* _Görevler ve Alıştırmalar_
A: Hava tüfeği olayıyla ilgili yazıdan "Askerimizi hava tüfeği" ile başlayıp "kurşunu ile vurulmuştu." ile biten bölümü hiçbir değişiklik yapmadan aktarın.
B: Hava tüfeği olayıyla ilgili yazıya dayanarak şu soruları yanıtlayın ve yanıtları da aynı biçimde işaretleyin:
(i) Nöbetteki asker hangi tarihte ve hangi gün vurulmuştu?
(ii) Basın toplantısında bu konuya değinen Rum Savunma Bakanının adı nedir?
(iii) Bakan basın toplantısını haftanın hangi günü yapmıştı?

* _Kaynak Metin_
· · · ·
Askerimizi hava tüfeği ile vuran RMMO Askeri |
Prof. Dr. Ata ATUN |
|
Hatırlarsanız 21 Ocak Cuma günü, Kaymaklı bölgesinde Türk ve Rum kesimini ayıran sınırda nöbet bekleyen bir askerimiz nereden atıldığı bilinmeyen bir hava tüfeği kurşunu ile vurulmuştu.
Biz aslında nereden, niçin ve hangi duygularla atıldığını biliyorduk. Fakat Rum Savunma Bakanı Kiriakos Mavronikolas, Pazar günü yaptığı basın toplantısında bu konuya değinmiş ve neredeyse askerimizi olay yaratmak için bizim vurduğumuza getirmeyi ima ederek, askerimize saldırının Cuma günü sabaha karşı Lefkoşa’nın Kaymaklı bölgesindeki Yeşil Hat’ta yapıldığını belirtmiş, sözlerini de “BM ve biz bölgedeki tüm mevzileri araştırdık ve soruşturma başlattık. Bizim ateş açtığımız yönünde delil yoktur” cümlesi ile bitirmişti.
· · · ·
* _Veriler_
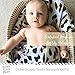 Baby Swaddle Blanket – Wild Design – 100% Organic – Cotton Muslin by Bondi Beach Baby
· · · ·
* _Yanıtlar_
A:
Askerimizi hava tüfeği ile vuran RMMO Askeri |
Prof. Dr. Ata ATUN |
|
Hatırlarsanız 21 Ocak Cuma günü, Kaymaklı bölgesinde Türk ve Rum kesimini ayıran sınırda nöbet bekleyen bir askerimiz nereden atıldığı bilinmeyen bir hava tüfeği kurşunu ile vurulmuştu.

B:
(i) 21 Ocak, Cuma
(ii) Kiriakos Mavronikolas
(iii) Pazar